• Aim of the exercise
Your response should consist solely of the lines from the one containing "phylum: Chordata" through the final line of the entries, repeated exactly.

(Records from a data collection)
※ ※ ※

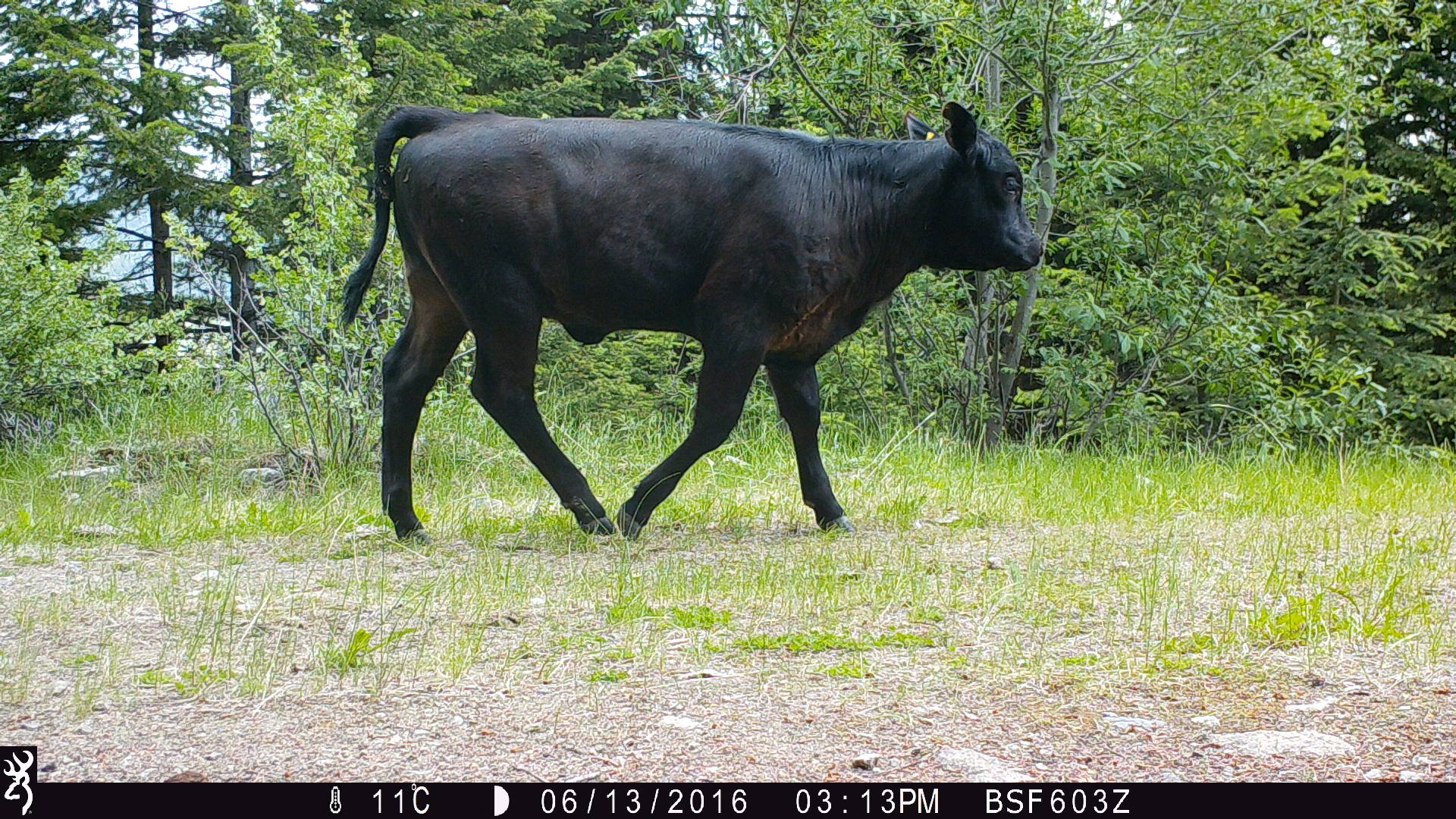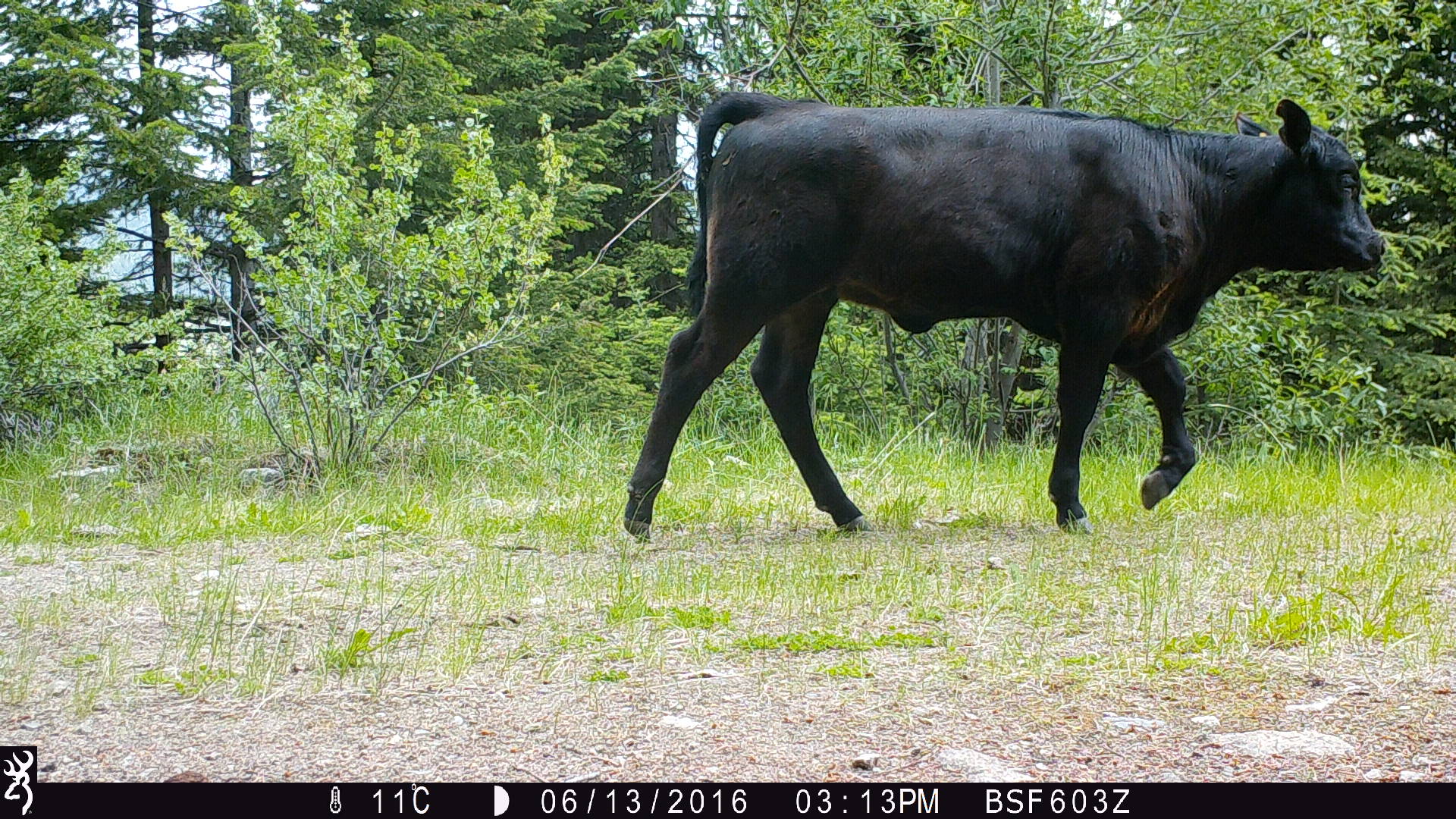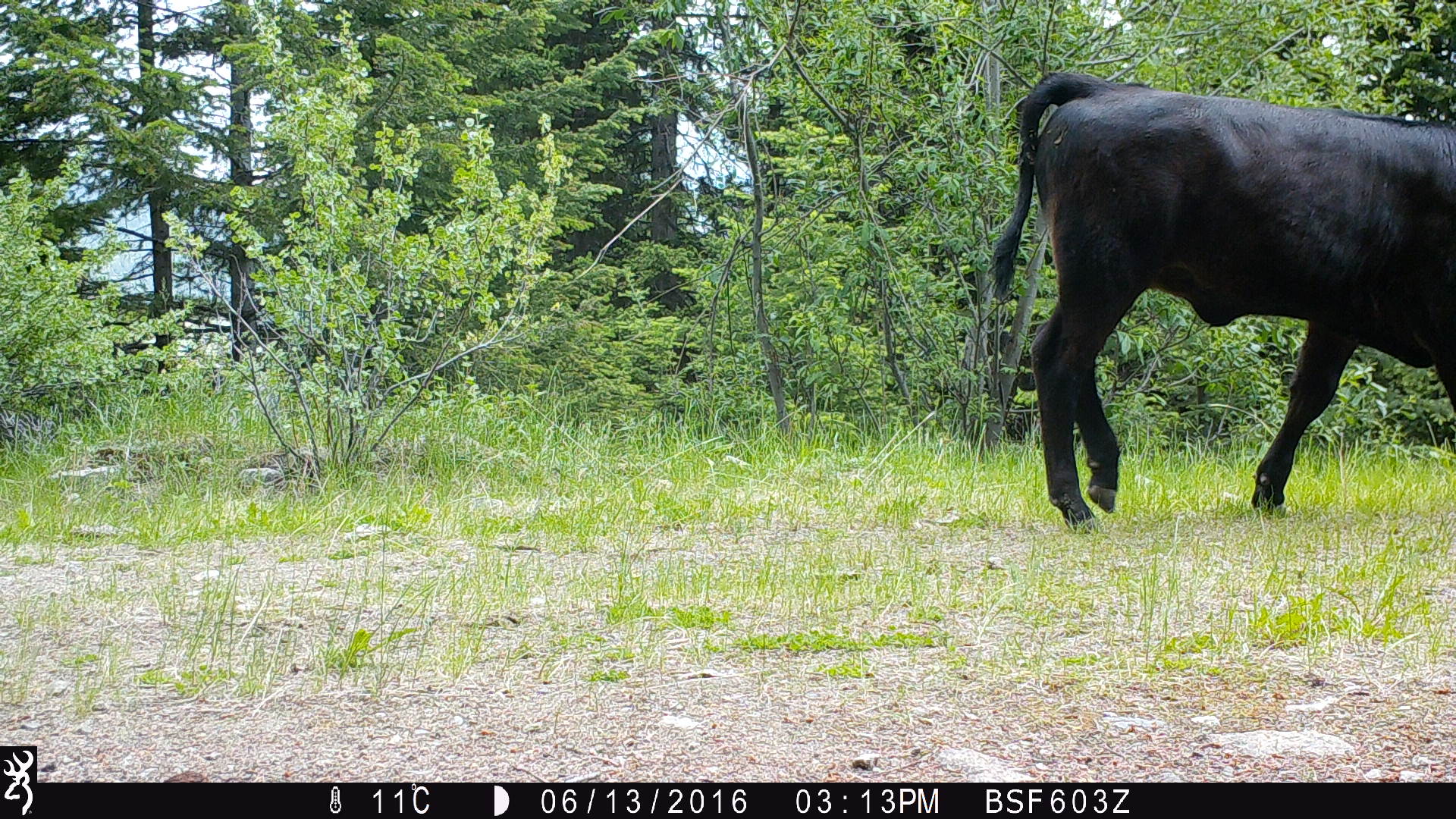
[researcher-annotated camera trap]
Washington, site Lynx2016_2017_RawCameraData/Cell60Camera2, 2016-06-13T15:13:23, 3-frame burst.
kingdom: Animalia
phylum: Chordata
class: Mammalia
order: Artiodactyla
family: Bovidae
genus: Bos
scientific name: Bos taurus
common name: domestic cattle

※ ※ ※

• Task solution
phylum: Chordata
class: Mammalia
order: Artiodactyla
family: Bovidae
genus: Bos
scientific name: Bos taurus
common name: domestic cattle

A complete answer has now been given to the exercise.